[Scene-based spatial queries]
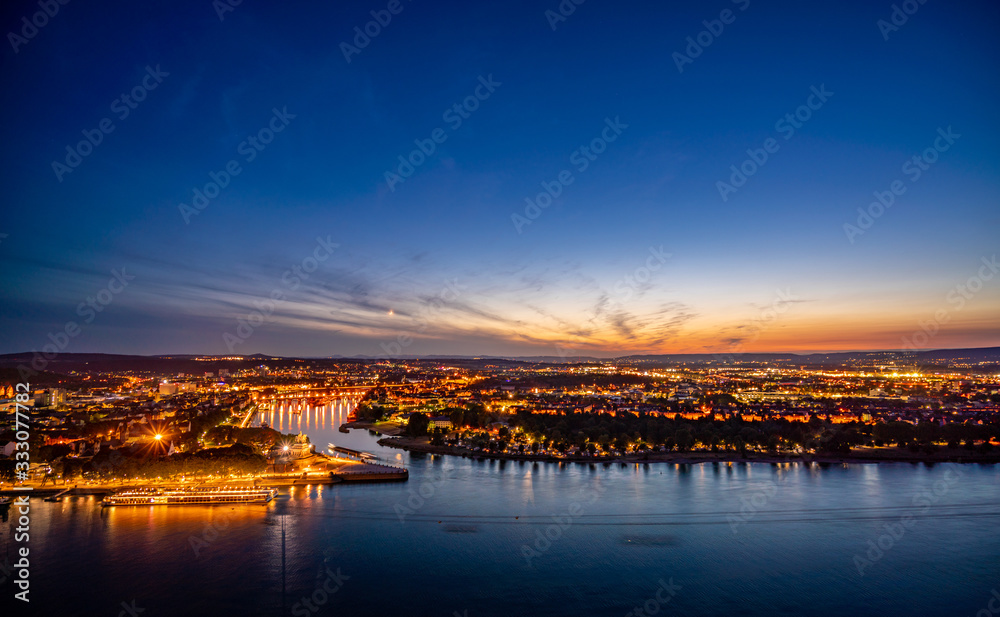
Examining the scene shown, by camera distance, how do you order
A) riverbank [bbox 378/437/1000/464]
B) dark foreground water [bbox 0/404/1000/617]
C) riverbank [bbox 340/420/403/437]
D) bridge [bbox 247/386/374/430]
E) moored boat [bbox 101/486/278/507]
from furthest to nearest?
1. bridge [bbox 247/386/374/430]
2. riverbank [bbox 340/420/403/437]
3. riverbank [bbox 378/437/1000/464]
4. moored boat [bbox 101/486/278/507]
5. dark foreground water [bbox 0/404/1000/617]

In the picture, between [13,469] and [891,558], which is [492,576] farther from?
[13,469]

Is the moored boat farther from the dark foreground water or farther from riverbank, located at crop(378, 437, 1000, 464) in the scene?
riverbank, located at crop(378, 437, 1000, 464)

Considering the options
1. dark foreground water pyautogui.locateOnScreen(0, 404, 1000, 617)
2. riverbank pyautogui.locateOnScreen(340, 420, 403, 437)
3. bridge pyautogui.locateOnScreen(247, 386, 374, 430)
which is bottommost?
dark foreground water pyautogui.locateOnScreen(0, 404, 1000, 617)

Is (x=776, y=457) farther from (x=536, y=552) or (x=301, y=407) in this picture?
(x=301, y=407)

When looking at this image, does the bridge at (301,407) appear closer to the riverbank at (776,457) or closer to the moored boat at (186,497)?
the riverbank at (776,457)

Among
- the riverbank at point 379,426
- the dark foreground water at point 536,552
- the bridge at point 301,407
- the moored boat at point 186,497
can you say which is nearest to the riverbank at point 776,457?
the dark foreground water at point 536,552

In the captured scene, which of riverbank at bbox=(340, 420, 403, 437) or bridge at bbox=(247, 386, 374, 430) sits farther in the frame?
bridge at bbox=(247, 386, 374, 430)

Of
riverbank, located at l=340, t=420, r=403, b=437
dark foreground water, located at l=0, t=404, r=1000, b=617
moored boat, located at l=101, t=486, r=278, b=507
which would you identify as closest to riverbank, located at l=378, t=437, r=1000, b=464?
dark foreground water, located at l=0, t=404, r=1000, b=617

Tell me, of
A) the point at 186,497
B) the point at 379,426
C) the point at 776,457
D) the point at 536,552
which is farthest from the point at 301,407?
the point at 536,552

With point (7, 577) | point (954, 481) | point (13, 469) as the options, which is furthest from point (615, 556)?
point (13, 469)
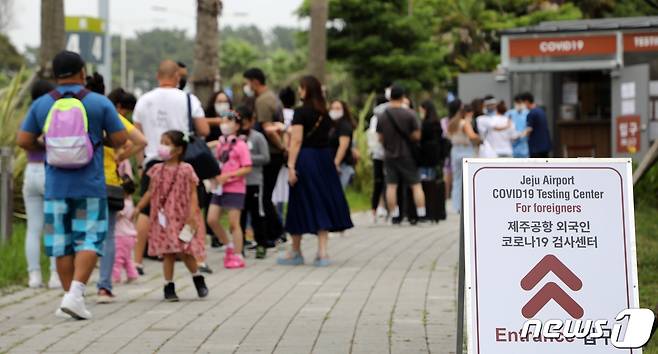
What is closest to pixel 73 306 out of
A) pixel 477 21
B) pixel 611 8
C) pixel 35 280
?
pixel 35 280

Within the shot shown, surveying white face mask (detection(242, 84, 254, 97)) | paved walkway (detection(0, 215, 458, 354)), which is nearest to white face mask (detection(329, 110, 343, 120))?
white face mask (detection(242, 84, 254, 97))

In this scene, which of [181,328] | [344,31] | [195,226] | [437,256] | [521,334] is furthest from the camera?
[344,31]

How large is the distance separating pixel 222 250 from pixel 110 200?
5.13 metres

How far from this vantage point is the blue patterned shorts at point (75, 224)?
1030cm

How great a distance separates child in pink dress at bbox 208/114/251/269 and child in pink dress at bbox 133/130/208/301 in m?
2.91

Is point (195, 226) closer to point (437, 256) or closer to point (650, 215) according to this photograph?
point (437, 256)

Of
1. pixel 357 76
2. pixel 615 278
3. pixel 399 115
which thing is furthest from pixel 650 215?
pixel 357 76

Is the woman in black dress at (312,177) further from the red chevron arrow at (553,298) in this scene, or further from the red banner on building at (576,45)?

Stated exercise — Copy out, word for word, the lines from the one containing "Within the shot" through the last line above.

Solution for this task —
Within the shot shown, surveying white face mask (detection(242, 84, 254, 97)) | paved walkway (detection(0, 215, 458, 354)), which is nearest to white face mask (detection(329, 110, 343, 120))?
white face mask (detection(242, 84, 254, 97))

In this scene, which of [181,328] | [344,31] | [195,226] | [437,256] | [521,334] is furthest from the camera?
[344,31]

How large is the distance separating pixel 222 250 from pixel 110 200?
5.13 metres

How far from this vantage point is the blue patterned shorts at point (75, 224)?
1030cm

How great a distance separates child in pink dress at bbox 208/114/251/269 and child in pink dress at bbox 133/130/208/301 in m?
2.91

Is point (195, 226) closer to point (437, 256) or closer to point (650, 215) according to this photograph?
point (437, 256)

Of
1. pixel 357 76
2. pixel 615 278
3. pixel 399 115
which thing is furthest from pixel 650 215?
pixel 357 76

Is the woman in black dress at (312,177) further from the red chevron arrow at (553,298) in this scene, or further from the red banner on building at (576,45)?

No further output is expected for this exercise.